- **TEXTAUSSCHNITT**
'''
Umgang mit dem Unvorstellbaren
20.06.2025 Schule, Jugend, MutschellenTod und Trauer
Die Schulleitungen der Schulen am Mutschellen luden zu einem Themenelternabend ein. Auslöser dafür war das tragische Ereignis in Berikon. Fachpersonen aus der Notfallpsychologie, dem Kindesschutz und dem Jugendstrafrecht beantworteten Fragen zum ...
Tod und Trauer
Die Schulleitungen der Schulen am Mutschellen luden zu einem Themenelternabend ein. Auslöser dafür war das tragische Ereignis in Berikon. Fachpersonen aus der Notfallpsychologie, dem Kindesschutz und dem Jugendstrafrecht beantworteten Fragen zum Umgang mit Krisen. --sab
Elternabend der Schulen Mutschellen zum Thema Krisen, Tod und Trauer
Der tragische Todesfall der 15-Jährigen beschäftigt die Menschen noch immer. Viele Eltern fühlen sich im Umgang solcher Krisen mit dem eigenen Kind unsicher. Die Schulleitungen der Schulen am Mutschellen organisierten eine «Talkrunde» mit renommierten Fachpersonen, die versuchten, Licht ins Dunkel zu bringen.
'''
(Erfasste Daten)
'''
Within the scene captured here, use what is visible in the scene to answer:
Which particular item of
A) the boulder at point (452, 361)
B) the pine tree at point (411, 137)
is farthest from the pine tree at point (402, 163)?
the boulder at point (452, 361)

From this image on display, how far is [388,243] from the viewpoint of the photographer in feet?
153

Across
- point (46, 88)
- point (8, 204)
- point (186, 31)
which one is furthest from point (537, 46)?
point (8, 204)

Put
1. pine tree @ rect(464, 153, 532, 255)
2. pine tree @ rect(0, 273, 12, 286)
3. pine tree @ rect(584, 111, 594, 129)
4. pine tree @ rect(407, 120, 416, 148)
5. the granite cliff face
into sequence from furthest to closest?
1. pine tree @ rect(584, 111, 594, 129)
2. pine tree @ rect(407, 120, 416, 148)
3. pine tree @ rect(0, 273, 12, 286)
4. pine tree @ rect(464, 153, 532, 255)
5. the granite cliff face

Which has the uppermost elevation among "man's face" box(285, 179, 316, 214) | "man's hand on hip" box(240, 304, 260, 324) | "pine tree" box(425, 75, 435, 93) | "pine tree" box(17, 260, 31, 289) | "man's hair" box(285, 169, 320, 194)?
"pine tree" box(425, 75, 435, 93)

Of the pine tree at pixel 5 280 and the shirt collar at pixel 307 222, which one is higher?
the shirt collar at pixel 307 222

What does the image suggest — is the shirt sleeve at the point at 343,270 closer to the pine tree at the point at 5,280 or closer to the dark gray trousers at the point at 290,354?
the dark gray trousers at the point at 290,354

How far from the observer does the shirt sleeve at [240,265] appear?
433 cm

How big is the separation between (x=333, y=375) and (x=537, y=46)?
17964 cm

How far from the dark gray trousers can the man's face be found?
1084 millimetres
'''
- **ZU ERLEDIGENDE AUFGABEN**
**A.** Aus welchen Fachbereichen kamen laut dem Artikel über den Elternabend am Mutschellen die Fachpersonen?
**B.** Übersetze den Satz «Viele Eltern fühlen sich im Umgang solcher Krisen mit dem eigenen Kind unsicher.» aus dem Artikel über den Elternabend am Mutschellen ins Englische.
**C.** Nimm den Artikel über den Elternabend am Mutschellen nach seinem letzten Satz wieder auf und schreibe ihn weiter.

- **LÖSUNGEN DER AUFGABEN**
**A.** Aus der Notfallpsychologie, dem Kindesschutz und dem Jugendstrafrecht.

**B.** Many parents feel uncertain about dealing with such crises with their own child.

**C.**
Sabrina Salm
Sonntagabend, 12. Mai. Peter Kriemler, Gesamtschulleiter der Kreisschule Mutschellen, erhält ein Telefon, das wohl keiner je erhalten möchte. Er wird vom tragischen Ereignis in Berikon informiert. Ein Mädchen stirbt an Stichverletzungen, das andere steht unter Tatverdacht. Sowohl die 15-Jährige als auch die 14-Jährige waren Schülerinnen an der KSM. Kriemler, der zu diesem Zeitpunkt erst eine Woche die Leitung ad interim übernommen hatte, musste alles in die Wege leiten, um für den nächsten Schultag gewappnet zu sein. «Wir trafen uns am Montagmorgen um 5.30 Uhr in der Schule für eine weitere Besprechung», erklärt Kriemer, der auch diplomierter Familientherapeut ist, am Elternthemenabend der Mutscheller Schulen. Mit dabei war auch der Schulvorstand. «Sofort wurde ein Careteam aufgeboten und Lehrer abbestellt, um die Pressemeute im Zaun zu halten und vor allem die Schülerinnen und Schüler zu schützen.»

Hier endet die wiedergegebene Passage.